They don't have to do that.

I was talking about what you can do with dual actuators, not product lines that already exist.

I didn't realize how mach.2 was designed, though. That's a shame.

> But here's the kicker: they still share some resources that are subject to contention - most notably the external interface.

Each head, even at peak transfer rate, uses less than half the bandwidth of the external interface.

So even if both of them are hitting peak rates at the same time, and the drive alternates transfers between them, things are fine. For example, let's say 128KB chunks, alternating back and forth. Those take .2 milliseconds to transfer. That makes basically no difference on a hard drive.

> Doubled performance is an absolute best case which is never achieved in practice, and I say that because I've seen it.

I completely believe you, about drives where each arm can only access half the data.

> The only way dual actuators can really compete with separate drives is to duplicate all of the resources that change behavior based on the request stream - interfaces, controllers, etc.

Or upgrade them to 1200Mbps, which isn't a very hard thing to do.

1 comments

> I was talking about what you can do with dual actuators, not product lines that already exist.

Since you didn't know they're different until a moment ago, you were talking about both. Don't gaslight.

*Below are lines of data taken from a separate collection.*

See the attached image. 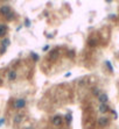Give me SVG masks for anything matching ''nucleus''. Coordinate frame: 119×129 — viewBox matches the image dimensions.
I'll list each match as a JSON object with an SVG mask.
<instances>
[{
    "label": "nucleus",
    "mask_w": 119,
    "mask_h": 129,
    "mask_svg": "<svg viewBox=\"0 0 119 129\" xmlns=\"http://www.w3.org/2000/svg\"><path fill=\"white\" fill-rule=\"evenodd\" d=\"M26 106V100L25 99H17L14 101V108L17 109H22Z\"/></svg>",
    "instance_id": "1"
},
{
    "label": "nucleus",
    "mask_w": 119,
    "mask_h": 129,
    "mask_svg": "<svg viewBox=\"0 0 119 129\" xmlns=\"http://www.w3.org/2000/svg\"><path fill=\"white\" fill-rule=\"evenodd\" d=\"M0 13L3 14V15H5V16H8L12 12H11V7L7 6V5H4V6L0 7Z\"/></svg>",
    "instance_id": "2"
},
{
    "label": "nucleus",
    "mask_w": 119,
    "mask_h": 129,
    "mask_svg": "<svg viewBox=\"0 0 119 129\" xmlns=\"http://www.w3.org/2000/svg\"><path fill=\"white\" fill-rule=\"evenodd\" d=\"M98 100L100 104H106V102L109 101V97H107L106 93H100V94L98 95Z\"/></svg>",
    "instance_id": "3"
},
{
    "label": "nucleus",
    "mask_w": 119,
    "mask_h": 129,
    "mask_svg": "<svg viewBox=\"0 0 119 129\" xmlns=\"http://www.w3.org/2000/svg\"><path fill=\"white\" fill-rule=\"evenodd\" d=\"M107 123H109V119H107L106 116H102V118L98 119V125L100 127H105Z\"/></svg>",
    "instance_id": "4"
},
{
    "label": "nucleus",
    "mask_w": 119,
    "mask_h": 129,
    "mask_svg": "<svg viewBox=\"0 0 119 129\" xmlns=\"http://www.w3.org/2000/svg\"><path fill=\"white\" fill-rule=\"evenodd\" d=\"M62 121H63V119H62L61 116H54L53 120H51V123H53L54 126H61Z\"/></svg>",
    "instance_id": "5"
},
{
    "label": "nucleus",
    "mask_w": 119,
    "mask_h": 129,
    "mask_svg": "<svg viewBox=\"0 0 119 129\" xmlns=\"http://www.w3.org/2000/svg\"><path fill=\"white\" fill-rule=\"evenodd\" d=\"M7 33V26L0 23V37H4Z\"/></svg>",
    "instance_id": "6"
},
{
    "label": "nucleus",
    "mask_w": 119,
    "mask_h": 129,
    "mask_svg": "<svg viewBox=\"0 0 119 129\" xmlns=\"http://www.w3.org/2000/svg\"><path fill=\"white\" fill-rule=\"evenodd\" d=\"M98 111L100 113H106L107 111H109V107L106 106V104H100L99 107H98Z\"/></svg>",
    "instance_id": "7"
},
{
    "label": "nucleus",
    "mask_w": 119,
    "mask_h": 129,
    "mask_svg": "<svg viewBox=\"0 0 119 129\" xmlns=\"http://www.w3.org/2000/svg\"><path fill=\"white\" fill-rule=\"evenodd\" d=\"M15 79H17V72L13 71V70L8 72V80L13 82V80H15Z\"/></svg>",
    "instance_id": "8"
},
{
    "label": "nucleus",
    "mask_w": 119,
    "mask_h": 129,
    "mask_svg": "<svg viewBox=\"0 0 119 129\" xmlns=\"http://www.w3.org/2000/svg\"><path fill=\"white\" fill-rule=\"evenodd\" d=\"M22 120H24V115H22V114H18V115H15V118H14V123H20Z\"/></svg>",
    "instance_id": "9"
},
{
    "label": "nucleus",
    "mask_w": 119,
    "mask_h": 129,
    "mask_svg": "<svg viewBox=\"0 0 119 129\" xmlns=\"http://www.w3.org/2000/svg\"><path fill=\"white\" fill-rule=\"evenodd\" d=\"M1 44H3V48H5V49H6V48L10 45V40H8V38H5Z\"/></svg>",
    "instance_id": "10"
},
{
    "label": "nucleus",
    "mask_w": 119,
    "mask_h": 129,
    "mask_svg": "<svg viewBox=\"0 0 119 129\" xmlns=\"http://www.w3.org/2000/svg\"><path fill=\"white\" fill-rule=\"evenodd\" d=\"M106 65H107V68L111 70V71H113V68H112V65H111V62H109V61H106Z\"/></svg>",
    "instance_id": "11"
},
{
    "label": "nucleus",
    "mask_w": 119,
    "mask_h": 129,
    "mask_svg": "<svg viewBox=\"0 0 119 129\" xmlns=\"http://www.w3.org/2000/svg\"><path fill=\"white\" fill-rule=\"evenodd\" d=\"M67 121H68V122H70V121H71V115H70V114H69V115H67Z\"/></svg>",
    "instance_id": "12"
},
{
    "label": "nucleus",
    "mask_w": 119,
    "mask_h": 129,
    "mask_svg": "<svg viewBox=\"0 0 119 129\" xmlns=\"http://www.w3.org/2000/svg\"><path fill=\"white\" fill-rule=\"evenodd\" d=\"M4 122H5V119H0V126H1Z\"/></svg>",
    "instance_id": "13"
},
{
    "label": "nucleus",
    "mask_w": 119,
    "mask_h": 129,
    "mask_svg": "<svg viewBox=\"0 0 119 129\" xmlns=\"http://www.w3.org/2000/svg\"><path fill=\"white\" fill-rule=\"evenodd\" d=\"M26 129H34V128H33V127H27Z\"/></svg>",
    "instance_id": "14"
},
{
    "label": "nucleus",
    "mask_w": 119,
    "mask_h": 129,
    "mask_svg": "<svg viewBox=\"0 0 119 129\" xmlns=\"http://www.w3.org/2000/svg\"><path fill=\"white\" fill-rule=\"evenodd\" d=\"M0 84H1V79H0Z\"/></svg>",
    "instance_id": "15"
}]
</instances>
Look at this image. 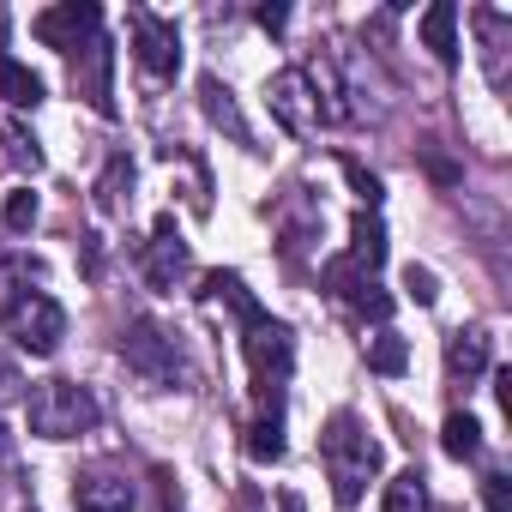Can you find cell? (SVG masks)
Wrapping results in <instances>:
<instances>
[{
	"mask_svg": "<svg viewBox=\"0 0 512 512\" xmlns=\"http://www.w3.org/2000/svg\"><path fill=\"white\" fill-rule=\"evenodd\" d=\"M320 458H326V476H332L338 506H356L362 488H368V476L380 470V446L368 440V428H362L350 410H338V416L326 422V434H320Z\"/></svg>",
	"mask_w": 512,
	"mask_h": 512,
	"instance_id": "obj_1",
	"label": "cell"
},
{
	"mask_svg": "<svg viewBox=\"0 0 512 512\" xmlns=\"http://www.w3.org/2000/svg\"><path fill=\"white\" fill-rule=\"evenodd\" d=\"M31 434L37 440H79V434H91L97 428V398L79 386V380H43V386H31Z\"/></svg>",
	"mask_w": 512,
	"mask_h": 512,
	"instance_id": "obj_2",
	"label": "cell"
},
{
	"mask_svg": "<svg viewBox=\"0 0 512 512\" xmlns=\"http://www.w3.org/2000/svg\"><path fill=\"white\" fill-rule=\"evenodd\" d=\"M7 332H13V344H19L25 356H55V350H61V338H67V308H61L55 296L31 290L25 302H13Z\"/></svg>",
	"mask_w": 512,
	"mask_h": 512,
	"instance_id": "obj_3",
	"label": "cell"
},
{
	"mask_svg": "<svg viewBox=\"0 0 512 512\" xmlns=\"http://www.w3.org/2000/svg\"><path fill=\"white\" fill-rule=\"evenodd\" d=\"M241 332H247V338H241V350H247L253 386H278V392H284L290 362H296V338H290V326H284V320H272V314H260L253 326H241Z\"/></svg>",
	"mask_w": 512,
	"mask_h": 512,
	"instance_id": "obj_4",
	"label": "cell"
},
{
	"mask_svg": "<svg viewBox=\"0 0 512 512\" xmlns=\"http://www.w3.org/2000/svg\"><path fill=\"white\" fill-rule=\"evenodd\" d=\"M121 356H127V368H133L145 386H175V380H181V350H175V338H169L163 326H151V320H133V326H127Z\"/></svg>",
	"mask_w": 512,
	"mask_h": 512,
	"instance_id": "obj_5",
	"label": "cell"
},
{
	"mask_svg": "<svg viewBox=\"0 0 512 512\" xmlns=\"http://www.w3.org/2000/svg\"><path fill=\"white\" fill-rule=\"evenodd\" d=\"M31 37L49 43V49H61V55H73V49H85L91 37H103V7H91V0H67V7H49V13L31 19Z\"/></svg>",
	"mask_w": 512,
	"mask_h": 512,
	"instance_id": "obj_6",
	"label": "cell"
},
{
	"mask_svg": "<svg viewBox=\"0 0 512 512\" xmlns=\"http://www.w3.org/2000/svg\"><path fill=\"white\" fill-rule=\"evenodd\" d=\"M127 31H133V61L151 79H175L181 73V37H175V25H163L157 13H133Z\"/></svg>",
	"mask_w": 512,
	"mask_h": 512,
	"instance_id": "obj_7",
	"label": "cell"
},
{
	"mask_svg": "<svg viewBox=\"0 0 512 512\" xmlns=\"http://www.w3.org/2000/svg\"><path fill=\"white\" fill-rule=\"evenodd\" d=\"M187 278V241L175 229V211H163L151 223V247H145V284L151 290H175Z\"/></svg>",
	"mask_w": 512,
	"mask_h": 512,
	"instance_id": "obj_8",
	"label": "cell"
},
{
	"mask_svg": "<svg viewBox=\"0 0 512 512\" xmlns=\"http://www.w3.org/2000/svg\"><path fill=\"white\" fill-rule=\"evenodd\" d=\"M109 67H115L109 37H91V43L79 49V61H73V91H79L103 121H115V85H109Z\"/></svg>",
	"mask_w": 512,
	"mask_h": 512,
	"instance_id": "obj_9",
	"label": "cell"
},
{
	"mask_svg": "<svg viewBox=\"0 0 512 512\" xmlns=\"http://www.w3.org/2000/svg\"><path fill=\"white\" fill-rule=\"evenodd\" d=\"M266 103H272V115H278L290 133H302V139L320 127V109H314V91H308L302 67H284V73H272V85H266Z\"/></svg>",
	"mask_w": 512,
	"mask_h": 512,
	"instance_id": "obj_10",
	"label": "cell"
},
{
	"mask_svg": "<svg viewBox=\"0 0 512 512\" xmlns=\"http://www.w3.org/2000/svg\"><path fill=\"white\" fill-rule=\"evenodd\" d=\"M320 278H326V290H332V296H344V302H350V308H362L368 320H386V314H392V296H380V284H374L362 266H350L344 253H338V260H326V272H320Z\"/></svg>",
	"mask_w": 512,
	"mask_h": 512,
	"instance_id": "obj_11",
	"label": "cell"
},
{
	"mask_svg": "<svg viewBox=\"0 0 512 512\" xmlns=\"http://www.w3.org/2000/svg\"><path fill=\"white\" fill-rule=\"evenodd\" d=\"M73 506L79 512H133L139 494H133L127 476H79L73 482Z\"/></svg>",
	"mask_w": 512,
	"mask_h": 512,
	"instance_id": "obj_12",
	"label": "cell"
},
{
	"mask_svg": "<svg viewBox=\"0 0 512 512\" xmlns=\"http://www.w3.org/2000/svg\"><path fill=\"white\" fill-rule=\"evenodd\" d=\"M350 266H362L368 278L386 266V223H380V211H356V223H350V253H344Z\"/></svg>",
	"mask_w": 512,
	"mask_h": 512,
	"instance_id": "obj_13",
	"label": "cell"
},
{
	"mask_svg": "<svg viewBox=\"0 0 512 512\" xmlns=\"http://www.w3.org/2000/svg\"><path fill=\"white\" fill-rule=\"evenodd\" d=\"M302 79H308L314 109H320V121H326V127H338V121H350V115H356V109L344 103V85H338V67H332V61H308V67H302Z\"/></svg>",
	"mask_w": 512,
	"mask_h": 512,
	"instance_id": "obj_14",
	"label": "cell"
},
{
	"mask_svg": "<svg viewBox=\"0 0 512 512\" xmlns=\"http://www.w3.org/2000/svg\"><path fill=\"white\" fill-rule=\"evenodd\" d=\"M199 103H205V115H211L235 145H253V133H247V121H241V109H235V91H229L217 73H205V79H199Z\"/></svg>",
	"mask_w": 512,
	"mask_h": 512,
	"instance_id": "obj_15",
	"label": "cell"
},
{
	"mask_svg": "<svg viewBox=\"0 0 512 512\" xmlns=\"http://www.w3.org/2000/svg\"><path fill=\"white\" fill-rule=\"evenodd\" d=\"M416 31H422V43L452 67L458 61V7H452V0H434V7L416 19Z\"/></svg>",
	"mask_w": 512,
	"mask_h": 512,
	"instance_id": "obj_16",
	"label": "cell"
},
{
	"mask_svg": "<svg viewBox=\"0 0 512 512\" xmlns=\"http://www.w3.org/2000/svg\"><path fill=\"white\" fill-rule=\"evenodd\" d=\"M0 97H7L13 109H37V103H43V79H37L25 61H13L7 49H0Z\"/></svg>",
	"mask_w": 512,
	"mask_h": 512,
	"instance_id": "obj_17",
	"label": "cell"
},
{
	"mask_svg": "<svg viewBox=\"0 0 512 512\" xmlns=\"http://www.w3.org/2000/svg\"><path fill=\"white\" fill-rule=\"evenodd\" d=\"M446 368H452L464 386H470L476 374H488V338H482V332H452V338H446Z\"/></svg>",
	"mask_w": 512,
	"mask_h": 512,
	"instance_id": "obj_18",
	"label": "cell"
},
{
	"mask_svg": "<svg viewBox=\"0 0 512 512\" xmlns=\"http://www.w3.org/2000/svg\"><path fill=\"white\" fill-rule=\"evenodd\" d=\"M205 296H211V302H229L241 326H253V320H260V314H266L260 302H253V296H247V284H241L235 272H211V278H205Z\"/></svg>",
	"mask_w": 512,
	"mask_h": 512,
	"instance_id": "obj_19",
	"label": "cell"
},
{
	"mask_svg": "<svg viewBox=\"0 0 512 512\" xmlns=\"http://www.w3.org/2000/svg\"><path fill=\"white\" fill-rule=\"evenodd\" d=\"M0 169H25V175H37V169H43V151H37V139H31L19 121L0 127Z\"/></svg>",
	"mask_w": 512,
	"mask_h": 512,
	"instance_id": "obj_20",
	"label": "cell"
},
{
	"mask_svg": "<svg viewBox=\"0 0 512 512\" xmlns=\"http://www.w3.org/2000/svg\"><path fill=\"white\" fill-rule=\"evenodd\" d=\"M386 512H434V506H428V476H422L416 464L386 482Z\"/></svg>",
	"mask_w": 512,
	"mask_h": 512,
	"instance_id": "obj_21",
	"label": "cell"
},
{
	"mask_svg": "<svg viewBox=\"0 0 512 512\" xmlns=\"http://www.w3.org/2000/svg\"><path fill=\"white\" fill-rule=\"evenodd\" d=\"M368 368H374V374H404V368H410V344H404L392 326H380V332L368 338Z\"/></svg>",
	"mask_w": 512,
	"mask_h": 512,
	"instance_id": "obj_22",
	"label": "cell"
},
{
	"mask_svg": "<svg viewBox=\"0 0 512 512\" xmlns=\"http://www.w3.org/2000/svg\"><path fill=\"white\" fill-rule=\"evenodd\" d=\"M440 446H446L452 458H476V452H482V422H476L470 410H452L446 428H440Z\"/></svg>",
	"mask_w": 512,
	"mask_h": 512,
	"instance_id": "obj_23",
	"label": "cell"
},
{
	"mask_svg": "<svg viewBox=\"0 0 512 512\" xmlns=\"http://www.w3.org/2000/svg\"><path fill=\"white\" fill-rule=\"evenodd\" d=\"M247 458L253 464H278L284 458V422L278 416H260V422L247 428Z\"/></svg>",
	"mask_w": 512,
	"mask_h": 512,
	"instance_id": "obj_24",
	"label": "cell"
},
{
	"mask_svg": "<svg viewBox=\"0 0 512 512\" xmlns=\"http://www.w3.org/2000/svg\"><path fill=\"white\" fill-rule=\"evenodd\" d=\"M127 193H133V163H127V157H109V169H103V181H97V205H103V211H121Z\"/></svg>",
	"mask_w": 512,
	"mask_h": 512,
	"instance_id": "obj_25",
	"label": "cell"
},
{
	"mask_svg": "<svg viewBox=\"0 0 512 512\" xmlns=\"http://www.w3.org/2000/svg\"><path fill=\"white\" fill-rule=\"evenodd\" d=\"M37 211H43V205H37V193H31V187H19V193H7V211H0V217H7V229H13V235H31Z\"/></svg>",
	"mask_w": 512,
	"mask_h": 512,
	"instance_id": "obj_26",
	"label": "cell"
},
{
	"mask_svg": "<svg viewBox=\"0 0 512 512\" xmlns=\"http://www.w3.org/2000/svg\"><path fill=\"white\" fill-rule=\"evenodd\" d=\"M344 181L356 187V199H362V211H374V205L386 199V187H380V175H374V169H362L356 157H344Z\"/></svg>",
	"mask_w": 512,
	"mask_h": 512,
	"instance_id": "obj_27",
	"label": "cell"
},
{
	"mask_svg": "<svg viewBox=\"0 0 512 512\" xmlns=\"http://www.w3.org/2000/svg\"><path fill=\"white\" fill-rule=\"evenodd\" d=\"M404 296H410L416 308H434V302H440V284H434V272H428V266H404Z\"/></svg>",
	"mask_w": 512,
	"mask_h": 512,
	"instance_id": "obj_28",
	"label": "cell"
},
{
	"mask_svg": "<svg viewBox=\"0 0 512 512\" xmlns=\"http://www.w3.org/2000/svg\"><path fill=\"white\" fill-rule=\"evenodd\" d=\"M482 500H488V512H512V482L494 470V476H482Z\"/></svg>",
	"mask_w": 512,
	"mask_h": 512,
	"instance_id": "obj_29",
	"label": "cell"
},
{
	"mask_svg": "<svg viewBox=\"0 0 512 512\" xmlns=\"http://www.w3.org/2000/svg\"><path fill=\"white\" fill-rule=\"evenodd\" d=\"M19 386H25V380H19V368H13V362H0V404H13V398H19Z\"/></svg>",
	"mask_w": 512,
	"mask_h": 512,
	"instance_id": "obj_30",
	"label": "cell"
},
{
	"mask_svg": "<svg viewBox=\"0 0 512 512\" xmlns=\"http://www.w3.org/2000/svg\"><path fill=\"white\" fill-rule=\"evenodd\" d=\"M284 25H290V7H260V31H272V37H278Z\"/></svg>",
	"mask_w": 512,
	"mask_h": 512,
	"instance_id": "obj_31",
	"label": "cell"
},
{
	"mask_svg": "<svg viewBox=\"0 0 512 512\" xmlns=\"http://www.w3.org/2000/svg\"><path fill=\"white\" fill-rule=\"evenodd\" d=\"M428 175H434V181H446V187H452V181H458V163H446V157H434V151H428Z\"/></svg>",
	"mask_w": 512,
	"mask_h": 512,
	"instance_id": "obj_32",
	"label": "cell"
},
{
	"mask_svg": "<svg viewBox=\"0 0 512 512\" xmlns=\"http://www.w3.org/2000/svg\"><path fill=\"white\" fill-rule=\"evenodd\" d=\"M7 452H13V434H7V428H0V458H7Z\"/></svg>",
	"mask_w": 512,
	"mask_h": 512,
	"instance_id": "obj_33",
	"label": "cell"
}]
</instances>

> Each head, even at peak transfer rate, uses less than half the bandwidth of the external interface.

So two will come damn close ... today. With an expectation that internal transfer rates will increase faster than standards-bound external rates. And the fact that no interface ever meets its nominal bps for a million reasons. Requests have overhead, interface chips have their own limits, signal-quality issues cause losses and retries (or step down down lower rates), etc. Lastly, request streams are never perfectly balanced except for trivial (mostly synthetic-benchmark) cases, and the drive can't do better than the request stream allows. There are so many potential bottlenecks here that any given use case is sure to hit one ... as actually seems to be the case empirically. Your theory remains theory, but facts remain facts.